> _EXCERPT_
Three areas of particular focus:

Specific mission objectives
We have many partnerships at Amazing Grace to care for hurting people in our community and spread the love of God. I want to narrow our focus to several projects here and one in Africa that capture our congregations imagination and passion.

Lively and engaging worship
Our Sunday worship needs to empower people for love and service as well as connect them to the forgiveness of God. Our service concludes with these words: “Go in peace to love and serve the Lord.” If the love of God in Christ can transform lives in rebirth and renewal we need to be more intentional about being the midwives on Sunday to make that happen. Tyler our youth director and Chris, our Music Coordinator are working on a new worship format for Wednesday evenings this summer that will involve our youth.

Lifelong learning opportunities
My wife and I were trained as parochial school teachers. I enjoy teaching new members classes but hope to do more this fall. Too many Christians try to get through life with an 8th grade religious education. The simple concrete answers they received don’t survive complex and ambiguous questions of modernity. Lutherans maintain Seminaries and Universities throughout the country but this learning needs to get into the local congregations. We like many other congregations in the ELCA are beginning a program entitled “Book of Faith” this fall. These new materials will help our people look at some of the big questions like “Where did the Bible come from” or “How is the Bible the Word of God”.

Thompson – Thank you Pastor Dasler for sharing these insights about what makes your church what I consider to be, a gem on the hillside.

> _ENTRIES SHOWN_

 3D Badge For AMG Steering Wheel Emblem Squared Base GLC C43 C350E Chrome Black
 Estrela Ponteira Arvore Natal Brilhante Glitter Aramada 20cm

* * *

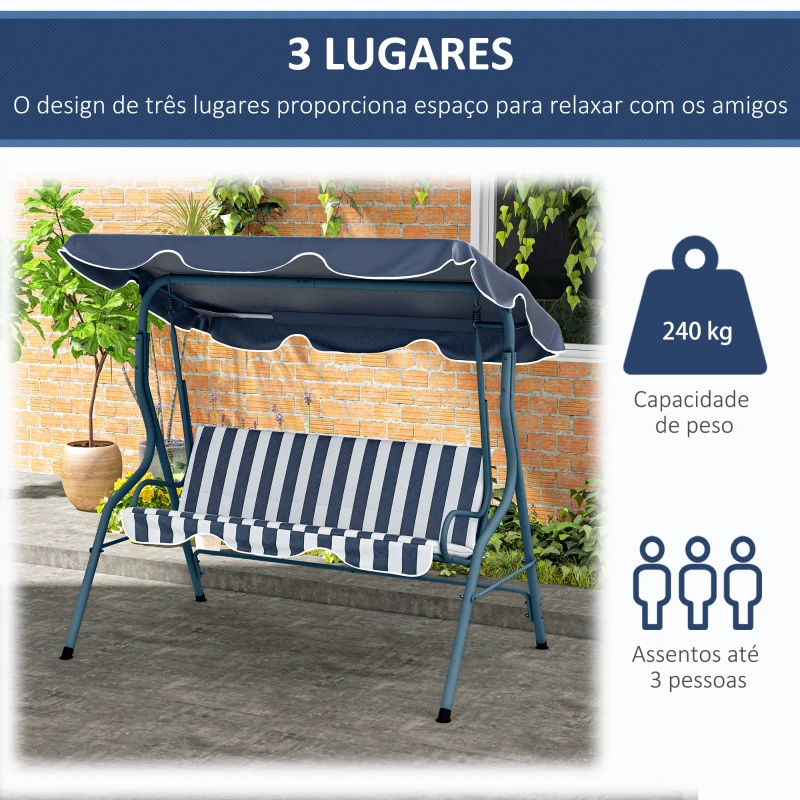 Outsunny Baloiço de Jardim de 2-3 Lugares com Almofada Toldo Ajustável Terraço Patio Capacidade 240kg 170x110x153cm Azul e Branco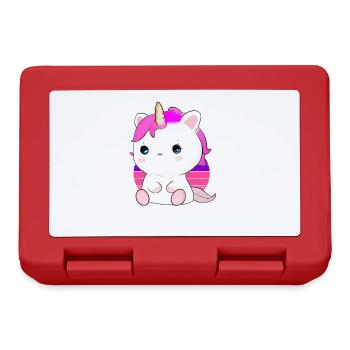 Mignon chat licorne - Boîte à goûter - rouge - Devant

==

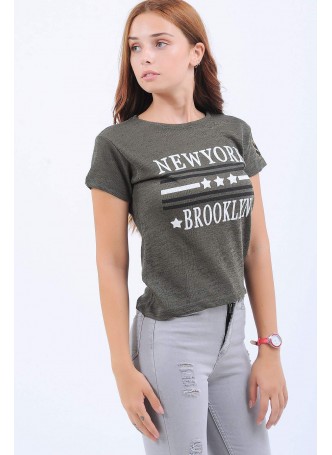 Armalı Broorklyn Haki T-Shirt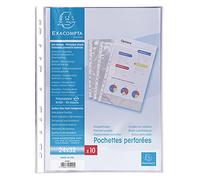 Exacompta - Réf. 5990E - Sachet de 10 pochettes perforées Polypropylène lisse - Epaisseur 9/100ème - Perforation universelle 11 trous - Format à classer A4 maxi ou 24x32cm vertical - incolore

> _WHAT TO DO_
1) List the areas of particular focus that the excerpt on Amazing Grace names as headings.
2) According to the excerpt on Amazing Grace, what is the name of the program the congregation is beginning this fall?
3) Decide whether each statement agrees with the excerpt on Amazing Grace, and support each answer with a direct quotation from it.
(a) The speaker and the speaker's wife were trained as parochial school teachers.
(b) The new worship format for Wednesday evenings is planned for this fall.
(c) The Sunday service concludes with the words “Go in peace to love and serve the Lord.”

> _SOLUTION SET_
1)
Specific mission objectives
Lively and engaging worship
Lifelong learning opportunities

2) “Book of Faith”

3)
(a) Yes: “My wife and I were trained as parochial school teachers.”
(b) No: “a new worship format for Wednesday evenings this summer”
(c) Yes: “Our service concludes with these words: “Go in peace to love and serve the Lord.””